From the data underneath, reproduce exactly the stretch that begins at the line with "interacting: 10%" and ends after the line with "label granularity: sequence-level".

Records provided START

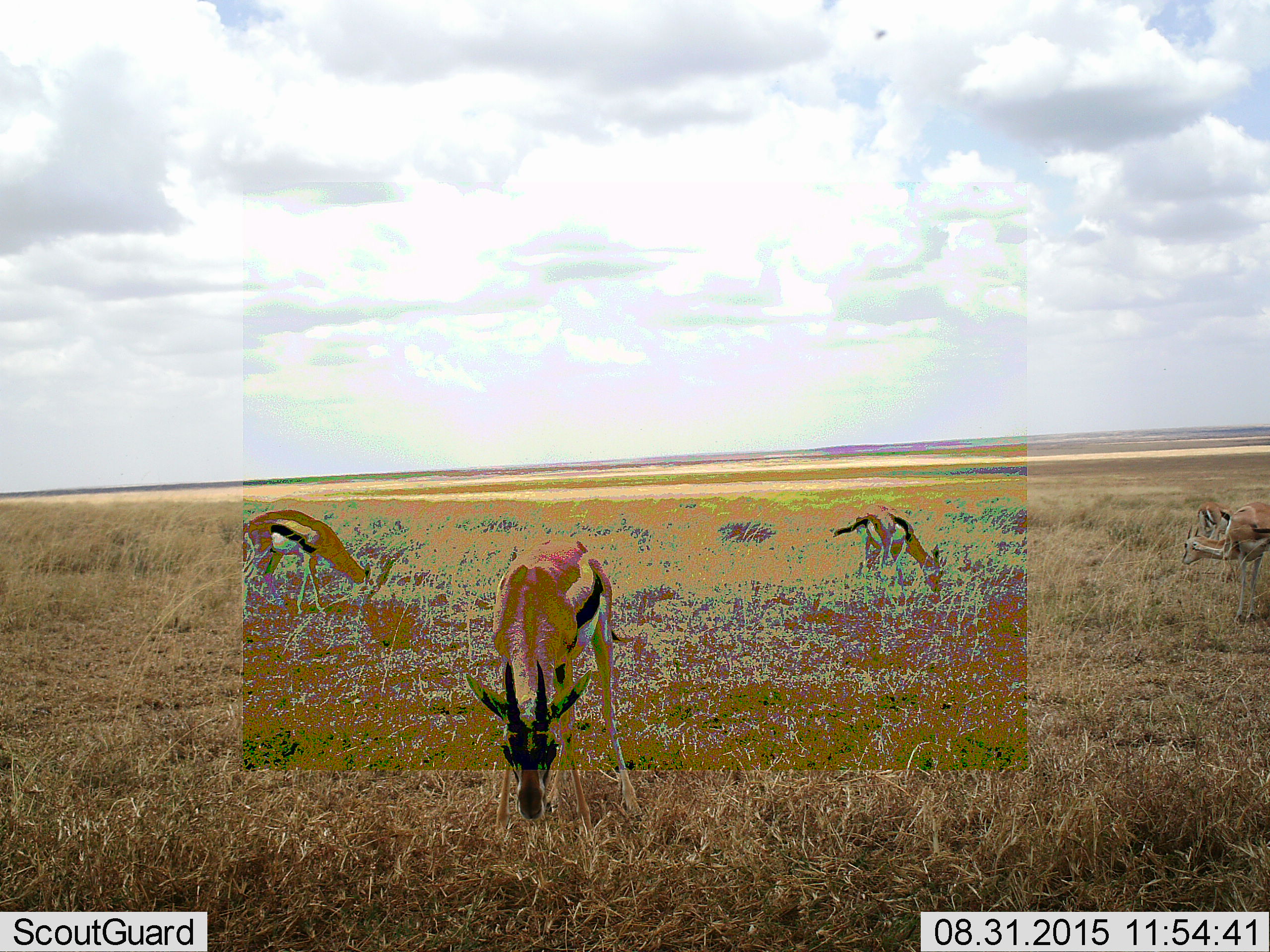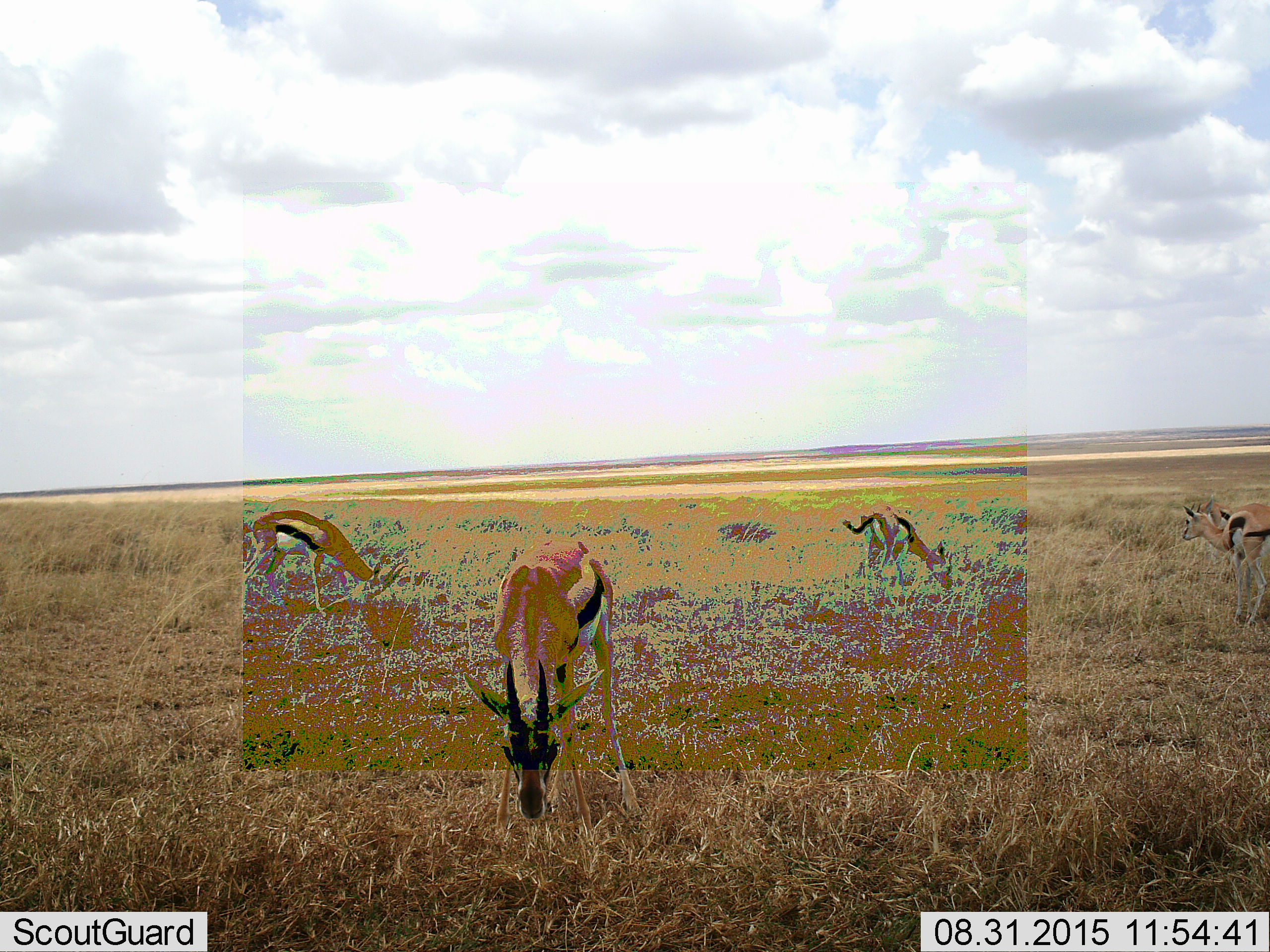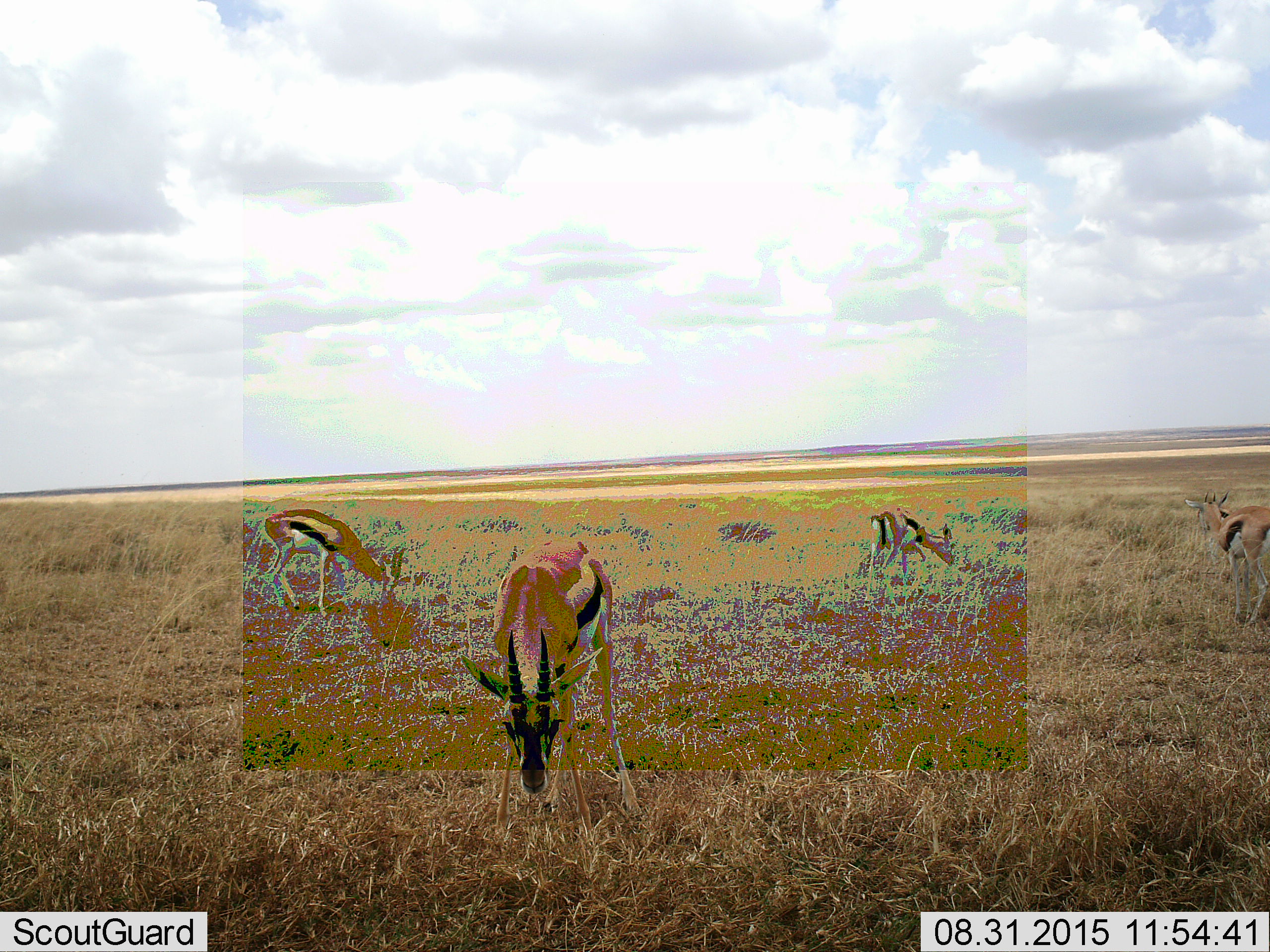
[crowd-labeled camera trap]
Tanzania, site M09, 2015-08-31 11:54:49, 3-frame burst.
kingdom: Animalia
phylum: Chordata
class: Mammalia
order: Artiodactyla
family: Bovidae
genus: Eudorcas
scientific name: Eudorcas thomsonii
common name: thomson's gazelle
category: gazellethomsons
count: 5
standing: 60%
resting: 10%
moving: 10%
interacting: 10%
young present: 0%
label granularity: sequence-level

Records provided END
Records provided START

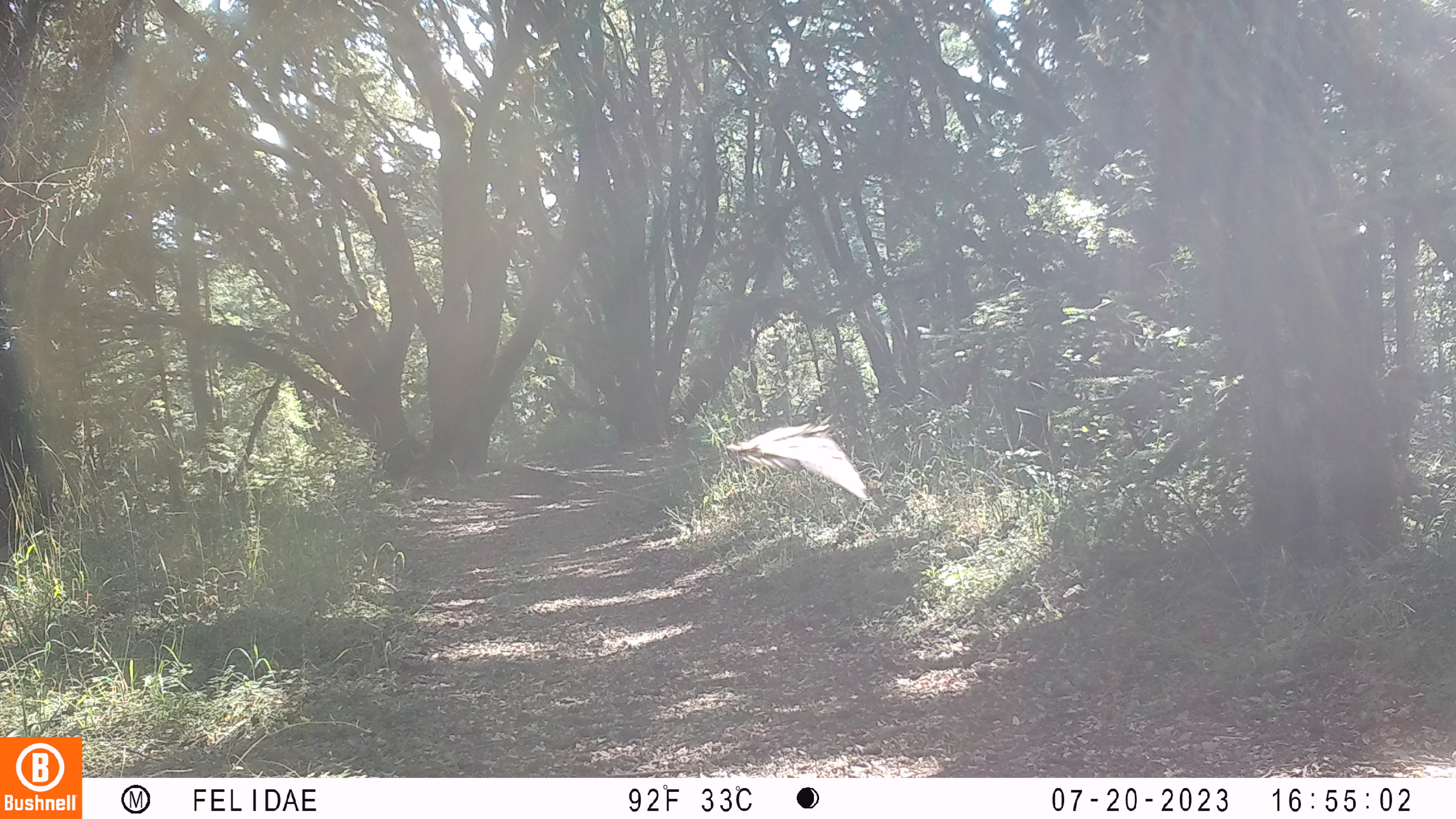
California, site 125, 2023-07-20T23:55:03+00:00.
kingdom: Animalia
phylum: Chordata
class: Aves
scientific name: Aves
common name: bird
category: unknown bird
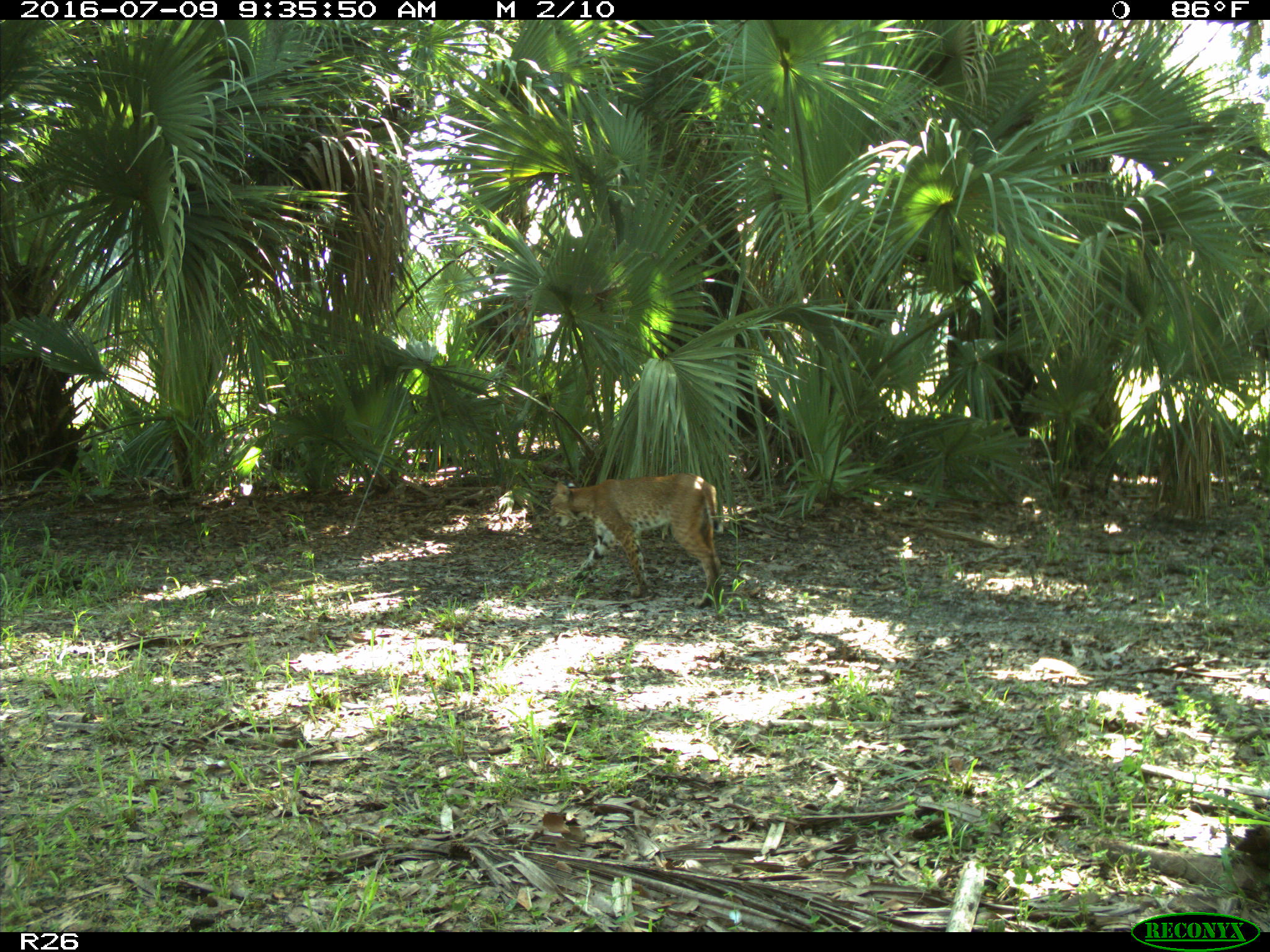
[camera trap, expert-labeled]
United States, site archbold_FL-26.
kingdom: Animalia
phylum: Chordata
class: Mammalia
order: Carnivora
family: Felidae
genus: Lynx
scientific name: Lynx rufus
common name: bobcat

Records provided END

Expected answer:
interacting: 10%
young present: 0%
label granularity: sequence-level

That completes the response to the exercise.